许陵光手臂环着膝盖,下巴枕在手臂上,鼓起勇气开口:“¥¥¥”
“?”
兰涧疑惑地望着他:“你说什么?我没听清。”
许陵光好不容易攒起来的勇气又卸掉了,自暴自弃地说:“没听清就算了。”
兰涧拧起眉头看他,不是很想算了。
他觉得许陵光似乎有些躁动不安,于是耐心引导:“你遇见麻烦了?”
他感觉许陵光心里藏着事。
在马车上的时候许陵光心情忽然变得十分低落,虽然到了流云雅筑之后又莫名好起来,但兰涧却始终存在心里,有些在意。
许陵光其实是想借着酒劲壮胆,试探一下他对夺舍的态度。
但临要就开口又怂了,犹犹豫豫没个决断。
其实以他对兰涧的了解,他觉得兰涧不会因为这个就疏远自己。
毕竟又不是他主动夺舍,算起来他也很倒霉,莫名其妙就到了一个陌生的世界,换了个陌生的身体。
但道理是一回事,实践起来就是另一回事。
可能兰涧是他两世以来最为亲近要好的朋友,甚至这要好之中还生出了一些别的情绪,所以许陵光很难不去在意那百分之一的可能。
总是会想,万一兰涧在意,万一兰涧因此疏远他了呢。
于是积攒起来的勇气就这么泄了,想着不如再等一等。
只是等到什么时候,却没个定数。
许陵光纠结地想啃手指头。
不过兰涧就坐在面前,许陵光克制住了这种有点二百五的冲动,哼哼唧唧说:“也不是,我问你个问题,你要认真回答我。”
许陵光的语气莫名郑重,兰涧的态度也认真起来,他颔首:“好。”
“假如啊,我是说假如。有个人一觉醒来,忽然发现自己到了另外一个陌生的世界,还换了一具陌生的身体,你觉得这算是夺舍吗?”

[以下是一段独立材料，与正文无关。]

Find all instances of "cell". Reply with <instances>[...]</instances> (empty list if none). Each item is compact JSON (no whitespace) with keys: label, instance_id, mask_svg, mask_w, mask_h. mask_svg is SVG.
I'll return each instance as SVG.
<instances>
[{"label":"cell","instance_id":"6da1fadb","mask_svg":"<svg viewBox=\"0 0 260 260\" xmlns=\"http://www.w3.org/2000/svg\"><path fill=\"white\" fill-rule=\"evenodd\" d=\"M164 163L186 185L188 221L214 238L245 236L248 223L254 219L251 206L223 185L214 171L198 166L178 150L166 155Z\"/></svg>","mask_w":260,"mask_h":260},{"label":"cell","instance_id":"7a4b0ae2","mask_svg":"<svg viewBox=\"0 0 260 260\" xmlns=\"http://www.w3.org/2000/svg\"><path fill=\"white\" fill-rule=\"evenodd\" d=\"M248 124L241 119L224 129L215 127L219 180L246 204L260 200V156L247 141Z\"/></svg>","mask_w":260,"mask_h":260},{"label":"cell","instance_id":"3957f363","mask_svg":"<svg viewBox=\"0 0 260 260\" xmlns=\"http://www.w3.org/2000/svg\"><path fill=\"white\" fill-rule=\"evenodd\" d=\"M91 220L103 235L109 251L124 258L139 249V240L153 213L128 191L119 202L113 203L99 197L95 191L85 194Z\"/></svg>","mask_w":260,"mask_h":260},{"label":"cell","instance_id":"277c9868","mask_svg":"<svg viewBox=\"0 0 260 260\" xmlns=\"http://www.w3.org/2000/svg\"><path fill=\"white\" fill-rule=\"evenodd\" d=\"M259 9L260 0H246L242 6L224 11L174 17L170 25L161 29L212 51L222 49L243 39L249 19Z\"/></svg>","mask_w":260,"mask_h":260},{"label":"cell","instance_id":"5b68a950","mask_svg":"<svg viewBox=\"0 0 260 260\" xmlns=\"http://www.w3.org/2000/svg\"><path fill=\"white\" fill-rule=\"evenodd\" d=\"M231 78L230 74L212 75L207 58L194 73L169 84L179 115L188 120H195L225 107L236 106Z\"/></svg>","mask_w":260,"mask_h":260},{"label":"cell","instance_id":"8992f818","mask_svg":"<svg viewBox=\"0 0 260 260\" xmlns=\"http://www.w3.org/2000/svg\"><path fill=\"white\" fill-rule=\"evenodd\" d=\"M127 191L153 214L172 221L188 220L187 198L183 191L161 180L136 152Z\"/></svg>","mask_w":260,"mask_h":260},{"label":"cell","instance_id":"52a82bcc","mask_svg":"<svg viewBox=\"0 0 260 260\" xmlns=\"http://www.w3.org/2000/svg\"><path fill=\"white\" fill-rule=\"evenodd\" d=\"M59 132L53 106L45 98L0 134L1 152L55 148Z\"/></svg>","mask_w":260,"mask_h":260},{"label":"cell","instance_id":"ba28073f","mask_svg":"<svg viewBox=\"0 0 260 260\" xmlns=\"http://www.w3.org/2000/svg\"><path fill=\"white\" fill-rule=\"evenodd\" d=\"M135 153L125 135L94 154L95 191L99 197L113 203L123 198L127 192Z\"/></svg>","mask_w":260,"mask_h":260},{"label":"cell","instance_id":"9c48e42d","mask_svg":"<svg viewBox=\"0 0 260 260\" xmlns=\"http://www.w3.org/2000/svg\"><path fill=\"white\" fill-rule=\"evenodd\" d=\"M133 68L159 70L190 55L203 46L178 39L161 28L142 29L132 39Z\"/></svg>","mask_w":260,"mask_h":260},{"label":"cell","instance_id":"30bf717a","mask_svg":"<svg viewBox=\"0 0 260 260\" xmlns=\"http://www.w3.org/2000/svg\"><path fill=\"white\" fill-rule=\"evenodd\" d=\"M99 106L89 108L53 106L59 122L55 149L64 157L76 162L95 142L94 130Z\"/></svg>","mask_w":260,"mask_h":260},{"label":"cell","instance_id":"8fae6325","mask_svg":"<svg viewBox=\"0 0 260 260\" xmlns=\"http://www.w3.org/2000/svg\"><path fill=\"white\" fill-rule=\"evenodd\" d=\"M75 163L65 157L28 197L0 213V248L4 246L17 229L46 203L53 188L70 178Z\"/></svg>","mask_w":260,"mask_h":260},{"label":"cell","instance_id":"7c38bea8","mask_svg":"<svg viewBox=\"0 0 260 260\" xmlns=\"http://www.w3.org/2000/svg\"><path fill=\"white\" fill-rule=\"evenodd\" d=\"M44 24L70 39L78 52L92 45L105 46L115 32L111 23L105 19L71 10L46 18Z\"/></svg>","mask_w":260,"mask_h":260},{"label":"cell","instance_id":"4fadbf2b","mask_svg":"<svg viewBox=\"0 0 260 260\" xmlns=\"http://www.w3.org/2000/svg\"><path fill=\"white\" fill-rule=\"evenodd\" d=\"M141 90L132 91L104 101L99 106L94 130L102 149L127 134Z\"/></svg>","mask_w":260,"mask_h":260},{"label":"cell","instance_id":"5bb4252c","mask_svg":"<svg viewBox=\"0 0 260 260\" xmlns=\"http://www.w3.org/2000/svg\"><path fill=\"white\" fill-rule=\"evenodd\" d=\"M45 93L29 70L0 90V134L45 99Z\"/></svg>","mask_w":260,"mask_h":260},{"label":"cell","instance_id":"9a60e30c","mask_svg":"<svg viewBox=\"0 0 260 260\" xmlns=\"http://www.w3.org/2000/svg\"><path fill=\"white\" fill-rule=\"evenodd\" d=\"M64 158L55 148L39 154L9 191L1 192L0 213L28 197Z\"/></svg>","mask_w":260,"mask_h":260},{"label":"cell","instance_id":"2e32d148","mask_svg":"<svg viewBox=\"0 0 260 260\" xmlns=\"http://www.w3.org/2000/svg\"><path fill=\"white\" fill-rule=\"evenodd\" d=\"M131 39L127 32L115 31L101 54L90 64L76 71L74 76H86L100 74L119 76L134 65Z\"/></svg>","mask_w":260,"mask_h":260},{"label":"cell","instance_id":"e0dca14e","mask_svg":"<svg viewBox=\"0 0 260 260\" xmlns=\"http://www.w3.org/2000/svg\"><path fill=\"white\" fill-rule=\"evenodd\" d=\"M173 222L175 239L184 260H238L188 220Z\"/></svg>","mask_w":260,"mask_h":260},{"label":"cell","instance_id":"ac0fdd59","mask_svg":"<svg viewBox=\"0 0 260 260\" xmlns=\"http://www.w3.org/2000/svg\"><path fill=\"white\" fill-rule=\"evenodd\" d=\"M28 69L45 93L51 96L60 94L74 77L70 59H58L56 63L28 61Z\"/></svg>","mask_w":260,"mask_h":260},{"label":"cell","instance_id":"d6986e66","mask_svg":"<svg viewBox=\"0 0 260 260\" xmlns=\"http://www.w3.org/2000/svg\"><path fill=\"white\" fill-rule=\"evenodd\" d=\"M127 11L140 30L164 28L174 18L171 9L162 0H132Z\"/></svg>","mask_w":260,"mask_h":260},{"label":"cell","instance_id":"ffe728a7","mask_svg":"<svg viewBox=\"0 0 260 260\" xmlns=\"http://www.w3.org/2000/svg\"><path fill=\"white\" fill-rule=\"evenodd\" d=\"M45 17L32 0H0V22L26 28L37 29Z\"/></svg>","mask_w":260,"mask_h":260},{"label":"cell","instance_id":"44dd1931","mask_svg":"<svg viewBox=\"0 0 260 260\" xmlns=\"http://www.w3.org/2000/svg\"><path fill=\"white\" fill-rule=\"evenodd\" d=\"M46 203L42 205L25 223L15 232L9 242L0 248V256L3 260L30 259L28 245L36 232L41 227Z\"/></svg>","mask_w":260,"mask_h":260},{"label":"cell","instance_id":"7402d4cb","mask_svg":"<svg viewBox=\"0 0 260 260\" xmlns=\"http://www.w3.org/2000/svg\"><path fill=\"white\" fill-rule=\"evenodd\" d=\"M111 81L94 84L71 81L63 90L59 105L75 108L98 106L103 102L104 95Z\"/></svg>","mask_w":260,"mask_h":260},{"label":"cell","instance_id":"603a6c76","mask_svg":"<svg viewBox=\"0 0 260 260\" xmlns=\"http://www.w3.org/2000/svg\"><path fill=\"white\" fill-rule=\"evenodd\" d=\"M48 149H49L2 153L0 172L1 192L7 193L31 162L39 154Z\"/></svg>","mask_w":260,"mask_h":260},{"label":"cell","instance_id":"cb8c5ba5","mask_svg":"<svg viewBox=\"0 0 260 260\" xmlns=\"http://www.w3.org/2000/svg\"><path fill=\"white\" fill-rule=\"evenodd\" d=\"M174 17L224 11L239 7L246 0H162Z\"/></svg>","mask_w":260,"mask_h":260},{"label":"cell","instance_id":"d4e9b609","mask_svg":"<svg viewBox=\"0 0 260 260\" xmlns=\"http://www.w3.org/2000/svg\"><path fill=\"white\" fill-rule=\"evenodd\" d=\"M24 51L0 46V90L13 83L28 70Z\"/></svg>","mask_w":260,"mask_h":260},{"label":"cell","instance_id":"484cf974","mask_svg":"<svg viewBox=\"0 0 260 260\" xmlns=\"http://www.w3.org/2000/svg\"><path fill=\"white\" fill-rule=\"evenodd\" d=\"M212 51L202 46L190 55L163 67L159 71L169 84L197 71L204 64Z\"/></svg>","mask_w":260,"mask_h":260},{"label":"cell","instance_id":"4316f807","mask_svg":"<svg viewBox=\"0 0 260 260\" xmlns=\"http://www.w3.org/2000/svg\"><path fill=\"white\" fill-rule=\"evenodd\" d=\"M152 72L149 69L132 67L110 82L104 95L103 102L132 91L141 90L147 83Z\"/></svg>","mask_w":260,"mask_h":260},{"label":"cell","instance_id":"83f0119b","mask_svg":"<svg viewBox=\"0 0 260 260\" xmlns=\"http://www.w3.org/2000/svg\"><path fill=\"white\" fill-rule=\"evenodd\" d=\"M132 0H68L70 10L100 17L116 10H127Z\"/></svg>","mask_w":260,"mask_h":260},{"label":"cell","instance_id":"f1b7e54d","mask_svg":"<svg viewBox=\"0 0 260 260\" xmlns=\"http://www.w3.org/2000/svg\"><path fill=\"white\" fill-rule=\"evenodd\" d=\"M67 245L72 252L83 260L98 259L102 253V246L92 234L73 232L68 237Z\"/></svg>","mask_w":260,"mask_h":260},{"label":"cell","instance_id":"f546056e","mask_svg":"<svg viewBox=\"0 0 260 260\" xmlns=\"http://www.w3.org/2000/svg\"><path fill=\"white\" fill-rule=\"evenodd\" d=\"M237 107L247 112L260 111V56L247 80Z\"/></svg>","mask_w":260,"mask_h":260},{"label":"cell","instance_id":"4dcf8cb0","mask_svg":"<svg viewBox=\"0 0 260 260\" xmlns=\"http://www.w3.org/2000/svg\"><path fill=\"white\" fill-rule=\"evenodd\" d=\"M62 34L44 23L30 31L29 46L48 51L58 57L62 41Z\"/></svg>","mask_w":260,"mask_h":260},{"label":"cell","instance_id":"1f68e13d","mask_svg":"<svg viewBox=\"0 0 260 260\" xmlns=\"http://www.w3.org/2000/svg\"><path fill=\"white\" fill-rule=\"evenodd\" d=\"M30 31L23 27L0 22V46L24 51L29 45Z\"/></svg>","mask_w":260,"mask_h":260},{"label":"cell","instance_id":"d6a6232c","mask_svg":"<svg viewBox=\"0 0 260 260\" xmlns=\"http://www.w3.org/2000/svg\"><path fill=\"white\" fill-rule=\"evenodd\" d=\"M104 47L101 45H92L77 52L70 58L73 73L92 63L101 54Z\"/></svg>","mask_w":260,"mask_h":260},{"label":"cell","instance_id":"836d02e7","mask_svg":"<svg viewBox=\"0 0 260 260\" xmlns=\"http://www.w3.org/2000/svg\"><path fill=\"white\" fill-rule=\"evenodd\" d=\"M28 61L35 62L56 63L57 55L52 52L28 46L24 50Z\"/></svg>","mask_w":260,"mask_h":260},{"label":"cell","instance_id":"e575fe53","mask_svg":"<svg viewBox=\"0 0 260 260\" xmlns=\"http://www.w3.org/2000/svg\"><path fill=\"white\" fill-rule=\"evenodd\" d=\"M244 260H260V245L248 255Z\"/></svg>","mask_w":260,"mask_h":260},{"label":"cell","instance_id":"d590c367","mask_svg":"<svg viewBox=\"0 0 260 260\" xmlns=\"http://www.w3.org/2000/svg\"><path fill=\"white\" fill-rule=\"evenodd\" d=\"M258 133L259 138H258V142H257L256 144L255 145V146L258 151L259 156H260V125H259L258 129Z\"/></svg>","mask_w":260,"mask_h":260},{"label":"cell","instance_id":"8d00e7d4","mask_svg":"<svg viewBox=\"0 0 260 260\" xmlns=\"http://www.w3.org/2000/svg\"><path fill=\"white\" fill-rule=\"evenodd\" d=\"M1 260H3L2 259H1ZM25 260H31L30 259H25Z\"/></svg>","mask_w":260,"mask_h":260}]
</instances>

终于问出口,许陵光心脏怦怦直跳,紧张地盯着兰涧,感觉心脏要从胸腔里蹦出来。
兰涧应他的要求认真思考,并没有立即回答。
他垂眸思索一阵之后,道:“算。”
许陵光疯狂跳动的心脏停滞了一瞬,整个人都垮下来,低声说:“这样啊,但那个人其实也不是自愿的……”
兰涧一直留意着许陵光的神色,自然没有错过他的变化。